Blickt auch die Schweiz ins Ausland?

Die Schweiz behält sich in Sachen Endlagerung von hochradioaktiven Abfällen auch eine internationale Option vor. Sie beteiligt sich mit schweizerischen Firmen – je ein Vertreter der Kernkraftwerke und der Genossenschaft für die Lagerung radioaktiver Abfälle (Nagra) – an einem EU-Forschungsprojekt für ein multinationales Atommüll-Endlager im Ausland. Das Projekt (SAPIERR), an dem 14 europäische Staaten beteiligt sind, evaluiert einen Standort. Es wird vom Büro «Arius» mit Sitz in der Schweiz koordiniert.

Laut dem Projekt-Verantwortlichen Charles McCombie wurde an einer SAPIERR-Abschlussitzung in Brüssel eben eine Liste erstellt «mit weiteren Evaluations-Abklärungen, die man machen könnte». Einen festen Standort gebe es aber überhaupt noch nicht, sagt McCombie gegenüber swissinfo.

Russland out

Als möglicher Endlager-Standort war im Mai 2004 noch Russland genannt worden. McCombie hatte dazu gegenüber Radio DRS erklärt: «Russland hat Interesse angekündigt an der Aufnahme anderer Abfälle, die es zusammen mit seinen grossen Mengen eigener Abfälle einlagern würde.» Allerdings müsste man dazu ein «ganz neues Niveau von internationalen Kontrollen» brauchen.

Heute tönt es anders. McCombie zu swissinfo: «SAPIERR hat überhaupt nichts mit Russland zu tun. Wir wollen innerhalb der EU nach regionalen Lösungen suchen. Das ist die Politik der EU, Russland war nie vorgesehen.»

Die Schweiz hat laut McCombie offiziell mehrmals klar ihr Interesse an einem internationalen Endlager für hochradioaktive Abfälle geäussert. «Die zweigleisige Politik der Schweiz – eine Inland- und eine Ausland-Option für die Endlagerung des Atommülls – ist ein gutes Beispiel.»

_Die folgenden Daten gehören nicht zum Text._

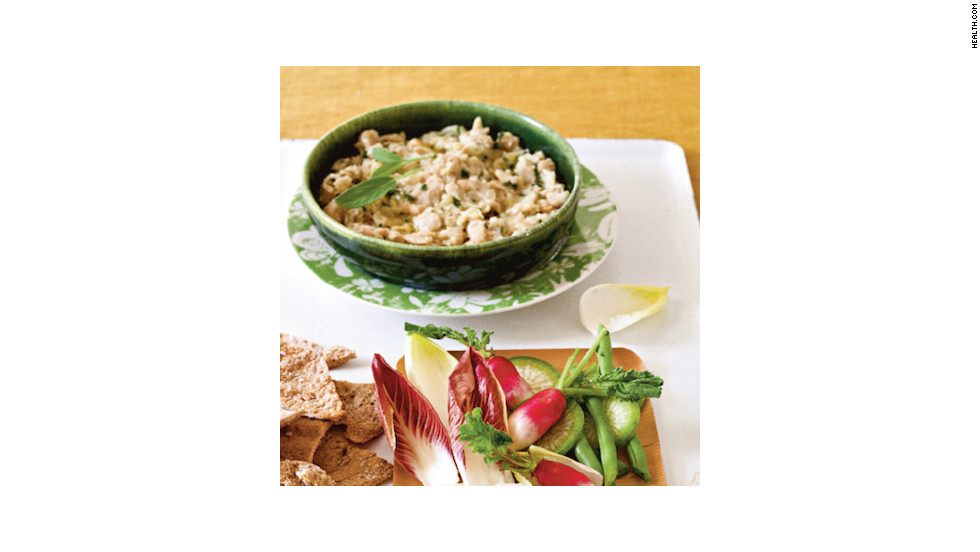 "Mashing cannellini beans with olive oil, garlic and sage creates the same creamy consistency as sour-cream-based dips, for 320 calories. <strong>Try this recipe:</strong> <a href=""http://www.health.com/health/recipe/0,,10000001918604,00.html"" target=""_blank"">White bean dip</a>"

Dieser Aussage widerspricht Michael Aebersold vom Bundesamt für Energie (BFE). Von Bundesseite sei man nicht am SAPIERR-Projekt beteiligt, sagt er gegenüber swissinfo. Und die schweizerische Gesetzgebung sehe die Entsorgung grundsätzlich in der Schweiz vor. «Wir wollen jetzt zielstrebig in der Schweiz Lösungen vorbereiten», so Aebersold.

Internationale Lösung doch plausibel?

Nach der jüngsten Ost-Erweiterung der Europäischen Union (EU) sind es nun 13 Mitgliedstaaten, die Kernenergie nutzen. Da ist Bedarf für koordiniertes Vorgehen vorhanden.

«Natürlich könnten ein oder zwei internationale Endlager kostenmässig günstiger sein als eigene nationale», sagt Aebersold. Wenn die Schweiz aber überhaupt ein internationales Endlager ins Auge fassen würde, müsste dieses hohen Sicherheitsstandards genügen und dürfte nicht gegen Völkerrecht verstossen.

Auch die Angst vor dem Nuklear-Terrorismus treibt die Staaten vermehrt zu einer internationalen Kontrolle der radioaktiven Abfälle. «Eine multilaterale Lösung ist seit September 2001 wesentlich mehr akzeptiert», so McCombie. «Die Gewährleistung der Sicherheit für vielleicht 29 Endlager in Europa ist sicher schwieriger als für eine oder zwei Anlagen.»

Eine Meinung, die auch die Internationale Atomenergie-Behörde (IAEA) teilt. Ihr Generaldirektor, Mohammed El Baradei, betont schon seit zwei Jahren, man müsse internationale Lösungen zur Handhabung der hochradioaktiven Abfälle in Betracht ziehen.

swissinfo, Jean-Michel Berthoud

In der Schweiz gibt es vier AKW mit total fünf Reaktoren.

Das erste AKW wurde 1969 (Beznau) ans Netz geschaltet.

Durchschnittlich 38% (im Winter bis 45%) der Schweizer Elektrizitäts-Produktion wird durch AKW gedeckt.

Die Schweiz hat noch kein Endlager für radioaktive Abfälle.

Seit dem 1. Februar 2005 hat die Schweiz ein neues Kernenergiegesetz. Dieses verlangt, dass der von der Schweiz produzierte Atommüll grundsätzlich im Inland endgelagert wird.

Ein Teil des verbrauchten Kernbrennstoffs aus den Schweizer Atomkraftwerken wird in die Wiederaufbereitungs-Anlagen in La Hague (Frankreich) und Sellafield (England) exportiert.

Die Schweiz ist verpflichtet, bei der Wiederaufbereitung entstehenden hochradioaktiven Abfall – etwa 12 Kubikmeter pro Jahr – zurückzunehmen. Dieser Abfall wird in Würenlingen, Kanton Aargau, zwischengelagert.